Key here is the company’s sustained investment in R&D. Mr. Kawai takes up the thread: “We are investing significantly in R&D, having already invested JPY 600 billion between FY2018 and FY2022, and with plans to invest over JPY 1 trillion between FY2023 and FY2027.”
So far, the investments have been a startling success. See, for example, groundbreaking innovations such as etching process equipment capable of reaching a depth of 10 microns at more than twice the speed of previous capabilities while also consuming 40% less power.
In addition to increased R&D funding, the firm has both expanded the production capacity of existing plants and built new plants, and plans to invest 124 billion yen in capital expenditures this fiscal year.
Mr. Kawai highlights the importance of R&D investment. “When I joined TEL in 1986,” he says, “the Japanese semiconductor industry held a global market share of 50%, but when the economic bubble burst, many Japanese firms halted their capital investments. In contrast, our overseas customers, such as Taiwanese and Korean semiconductor manufacturers, persisted in their investments. We must keep these insights at the forefront of our minds to ensure prosperity and further growth.”

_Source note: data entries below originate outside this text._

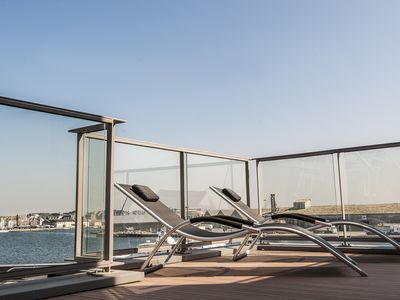 Photo for Le Charcot apartment - 6 people - 2 bedrooms - terrace - harbor view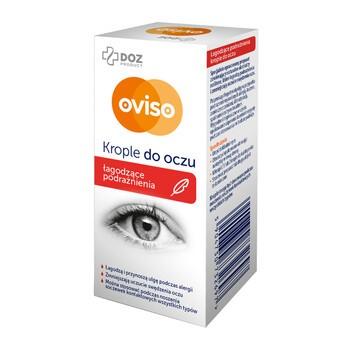 DOZ PRODUCT Oviso, krople do oczu, łagodzące podrażnienia,10 ml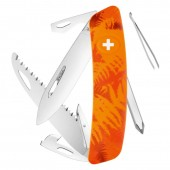 Swiza C06, Оранжевый Filix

TEL will continue to cater to different customer needs and new entries into the field. Mr. Kawai again: “Our company boasts a diverse product lineup, leveraging various cutting-edge technologies. From deposition, coating/development and etching to cleaning, we have a wide array of offerings. Our products are underpinned by extensive chemical knowledge, and drawing from this rich expertise, we are able to present our clients with a range of proposals and solutions.”
Looking to the future, the company is aiming to achieve more than JPY 3 trillion in net sales, an operating margin of over 35% and at least a 30% return on investment (ROE) by fiscal year 2027.
Exciting times are ahead, meanwhile, for the country and Japanese firms as a whole. With comparatively lower profit ratios than larger US and European companies, there is a wealth of opportunities for growth and enhancement, opportunities that are there for the taking if companies such as TEL can continue to demonstrate tangible progress and growth.